Post hoc tests compare each pair of means (like t-tests), but unlike t-tests, they correct the significance estimate to account for the multiple comparisons.

## What Does “Replication” Mean?

Replication requires a study to be repeated with different subjects and experimenters. This would enable a statistical analyzer to confirm a prior study by testing the same hypothesis with a new sample.

## How to run an ANOVA?

For large datasets, it is best to run an ANOVA in statistical software such as R or Stata. Let’s refer to our Egg example above.

Non-Organic, Organic, and Free-Range Organic Eggs would be assigned quantitative values (1,2,3).

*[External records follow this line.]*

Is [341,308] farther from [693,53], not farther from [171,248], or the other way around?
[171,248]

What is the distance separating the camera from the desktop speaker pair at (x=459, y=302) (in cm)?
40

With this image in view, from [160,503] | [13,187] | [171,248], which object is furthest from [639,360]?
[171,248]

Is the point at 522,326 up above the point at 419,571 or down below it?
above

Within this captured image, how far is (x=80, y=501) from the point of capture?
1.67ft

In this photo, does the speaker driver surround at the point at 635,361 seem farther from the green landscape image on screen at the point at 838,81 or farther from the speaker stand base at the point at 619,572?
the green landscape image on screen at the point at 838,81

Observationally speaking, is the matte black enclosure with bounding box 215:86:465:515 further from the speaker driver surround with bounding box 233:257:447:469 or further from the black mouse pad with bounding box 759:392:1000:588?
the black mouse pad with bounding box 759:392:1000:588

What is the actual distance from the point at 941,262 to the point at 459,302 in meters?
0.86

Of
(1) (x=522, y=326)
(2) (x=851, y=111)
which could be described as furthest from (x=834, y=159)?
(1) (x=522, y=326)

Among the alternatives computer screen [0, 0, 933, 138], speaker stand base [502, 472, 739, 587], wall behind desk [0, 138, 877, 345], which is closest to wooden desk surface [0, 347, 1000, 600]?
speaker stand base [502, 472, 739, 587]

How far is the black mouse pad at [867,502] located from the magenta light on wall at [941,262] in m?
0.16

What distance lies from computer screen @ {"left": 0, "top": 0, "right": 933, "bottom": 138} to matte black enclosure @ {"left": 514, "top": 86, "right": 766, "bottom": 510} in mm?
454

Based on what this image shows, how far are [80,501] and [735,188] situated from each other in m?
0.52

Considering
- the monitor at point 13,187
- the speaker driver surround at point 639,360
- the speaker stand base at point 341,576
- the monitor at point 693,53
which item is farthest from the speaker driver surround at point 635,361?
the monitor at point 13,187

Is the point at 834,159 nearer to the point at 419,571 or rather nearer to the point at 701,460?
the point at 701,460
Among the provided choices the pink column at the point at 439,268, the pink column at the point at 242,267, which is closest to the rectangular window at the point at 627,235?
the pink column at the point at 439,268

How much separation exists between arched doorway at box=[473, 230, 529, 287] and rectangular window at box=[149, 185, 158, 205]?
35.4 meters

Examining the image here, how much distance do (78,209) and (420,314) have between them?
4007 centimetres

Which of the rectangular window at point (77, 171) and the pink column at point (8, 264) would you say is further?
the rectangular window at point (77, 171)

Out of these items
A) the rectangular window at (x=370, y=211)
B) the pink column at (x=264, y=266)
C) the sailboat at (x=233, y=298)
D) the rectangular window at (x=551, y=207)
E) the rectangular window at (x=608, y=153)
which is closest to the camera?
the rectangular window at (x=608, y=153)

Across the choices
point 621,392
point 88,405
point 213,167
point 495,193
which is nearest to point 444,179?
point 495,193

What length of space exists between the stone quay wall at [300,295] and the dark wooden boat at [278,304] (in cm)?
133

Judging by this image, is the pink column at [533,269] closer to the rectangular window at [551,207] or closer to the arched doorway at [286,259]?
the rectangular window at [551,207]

They would serve as our independent treatment variable, while the price per dozen eggs would serve as the dependent variable. Other erroneous variables may include “Brand Name” or “Laid Egg Date.”

Using data and the aov() command in R, we could then determine the impact Egg Type has on the price per dozen eggs.

## ANOVA vs. t-test?

T-tests and ANOVA tests are both statistical techniques used to compare differences in means and spreads of the distributions across populations.

The t-test determines whether two populations are statistically different from each other, whereas ANOVA tests are used when an individual wants to test more than two levels within an independent variable.

Referring back to our egg example, testing Non-Organic vs. Organic would require a t-test while adding in Free Range as a third option demands ANOVA. Rather than generate a t-statistic, ANOVA results in an f-statistic to determine statistical significance.